Many people don’t realize that one of the most famous musicians in the world attempted to build a community for Norwegians in the new world during the mid-1800’s right here in Potter County. Many people will hear the name of Ole Bull and they only recall a state park with that name. However, if you go over to the Scandinavian countries and say his name, you will get a much more eager and different response. Ole Bull was a hero in his home country of Norway and is still respected and revered to this day.

And then there is the sign one reads when approaching Shinglehouse on Pa. Rt. 44 -- "Home of the first Miss America?" Is that a legitimate claim? Is it a fact, or a legend? Well, it’s a complicated story, and my friend Paul Heimel enlightened me as he actually took time to investigate the assertion.

In 1880, Shinglehouse’s Myrtle Meriwether was indeed honored as “the most beautiful unmarried girl in the nation.” This took place during a pageant in Rehoboth City, Del., where P.T. Barnum-style promoters were billing the winner as “Miss United States.” Among the judges was inventor Thomas Alva Edison.

Just days before the 1880 pageant, Myrtle was tending to business at her modest millinery and gift shop in Shinglehouse, making plans to attend the annual convention of the Northern Pennsylvania Women’s League in Rehoboth City.

During a break, she was strolling along the boardwalk when she noticed a poster encouraging young women to enter a beauty contest. This piqued her interest, especially when she discovered that Pennsylvania was among the four states not yet represented.
The promoter convinced Myrtle that she met all of the contest’s criteria – physical beauty, single, young, at least five-foot-four and weighing less than 130 pounds.

According to records maintained by the Oswayo Valley Historical Society, Myrtle discussed the offer with her friends and, after a restless night, decided to buy a gown with what little cash she had and take the plunge.

Credible accounts of the pageant itself are lacking.
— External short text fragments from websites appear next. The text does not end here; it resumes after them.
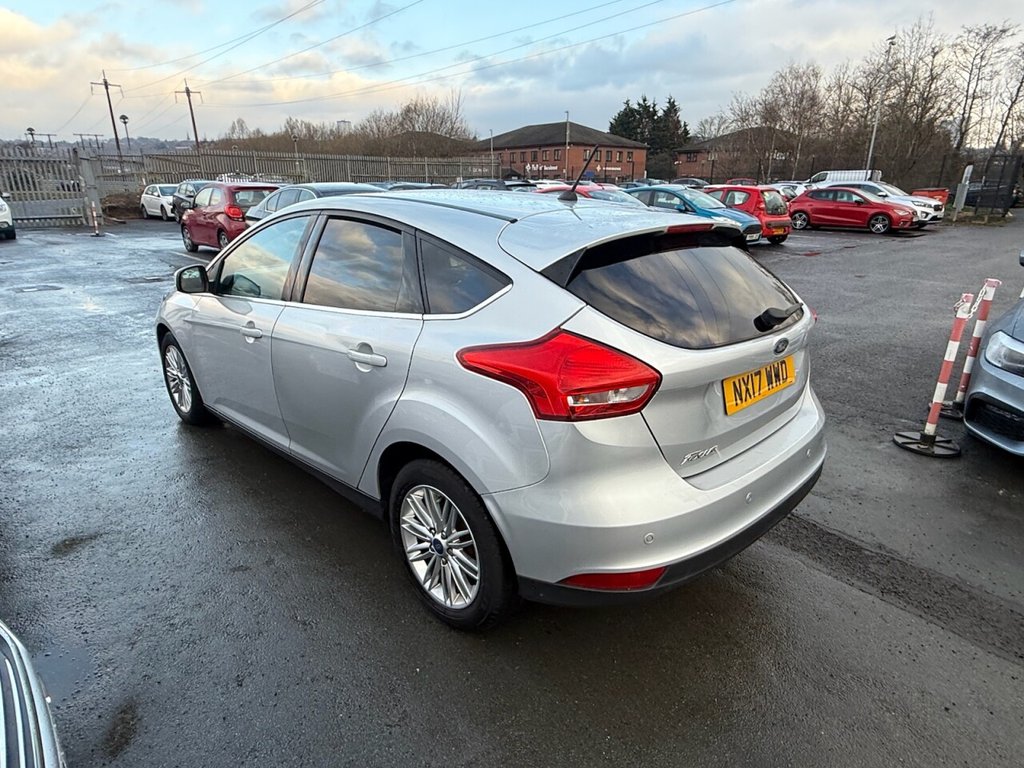 Used Ford Focus 2017 for sale - 77037957: Photo 25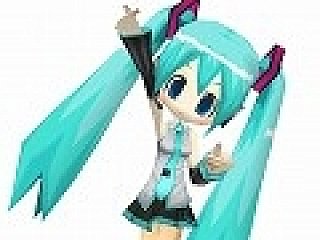 釣りパラ はちゅねミク アバターが期間限定で登場 ねぎ竿 もアリ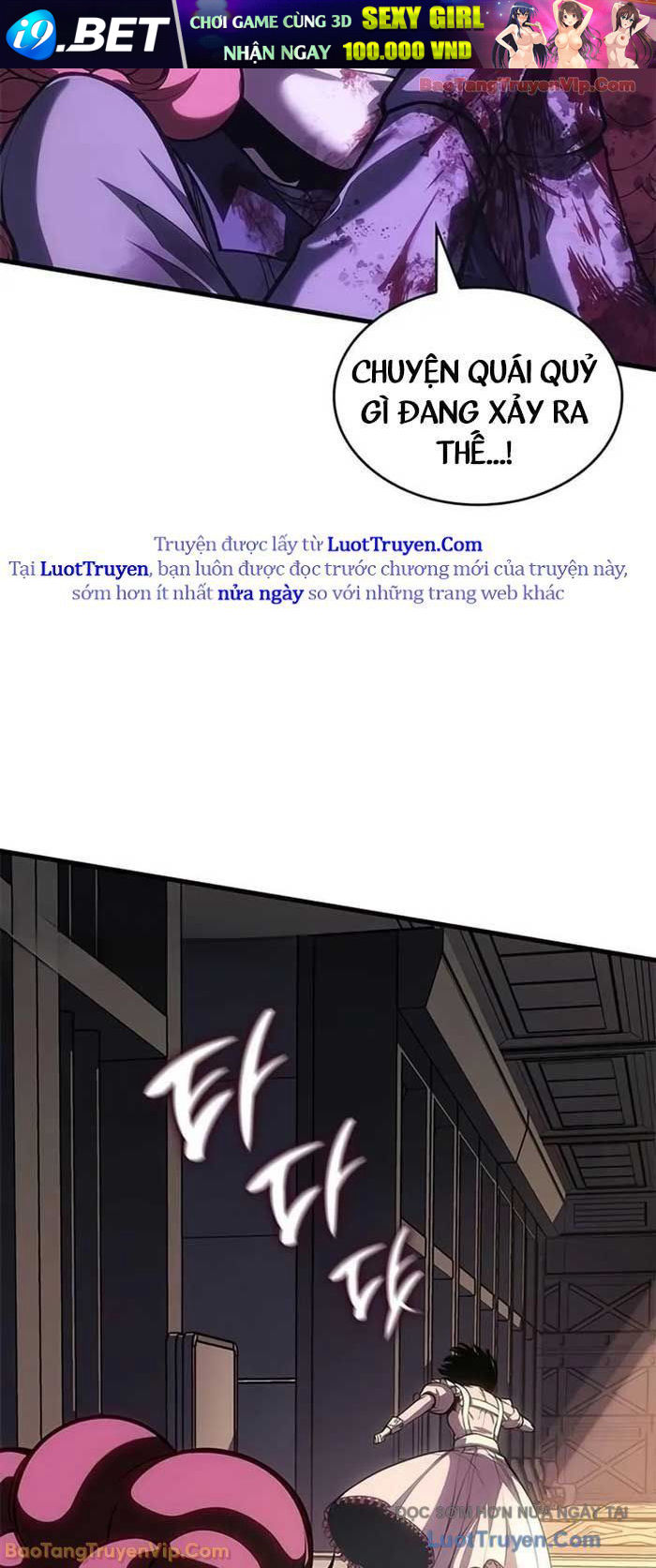 Tạp Huyết [Chap 60]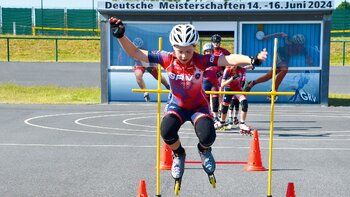 Großenhainer Rollsport e.V. freut sich über Unterstützung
Some writers over the years have speculated or embellished what few threads of information can be found. Col. Henry Shoemaker, whose colorful writings were published by the Pennsylvania Folklore Society, claimed, “Myrtle almost fainted from shock and trembled like an aspen when she was led forward to receive gifts of honor.”

What is known is that she was chosen based on “attractiveness of costume and the combination of poise, face, figure, hands, feet, carriage and grace.” She was presented a gilded plaque as well as a complete bridal outfit.

Now what we have to understand is this was long before Miss America would make public appearances and endorse commercial products as the idol of women across the nation. The title was no springboard to success in show business and modeling.

Instead, Miss Meriwether sold the bridal trousseau for about half of its $250 value. That money then covered the hotel bills from her extended stay and her train fare back to Shinglehouse.

P.T. Barnum and other exploiters actually did become involved later on. They succeeded in evolving the fledgling Miss United States competition in Delaware to the Miss America Pageant, which was headquartered in Atlantic City, N. J., for more than eight decades before its relocation to Las Vegas.

Myrtle Meriwether is relegated to a local footnote to national history. The modern Miss America organization only charts its history back to 1921. However, Miss Meriwether’s success is duly noted in the archives of the Rehoboth City Historical Society and the Rehoboth Beach-Dewey Beach Chamber of Commerce.

And, as far as the people of the Oswayo Valley are concerned, the attractive young shopkeeper gives them a distinction that no other area will ever have. Just another of the many drums that we need to start banging in my opinion.

Today I want to dedicate my progress to all the purveyors of our history who work hard to not only preserve them, but to also present them to the masses.

Bill Pekarski This picture of Myrtle Meriwether and others can be found in the archives of the Oswayo Valley Historical Society. A chance encounter in Rehoboth City, Delaware, led to her being crowned as “Miss United States” in 1880.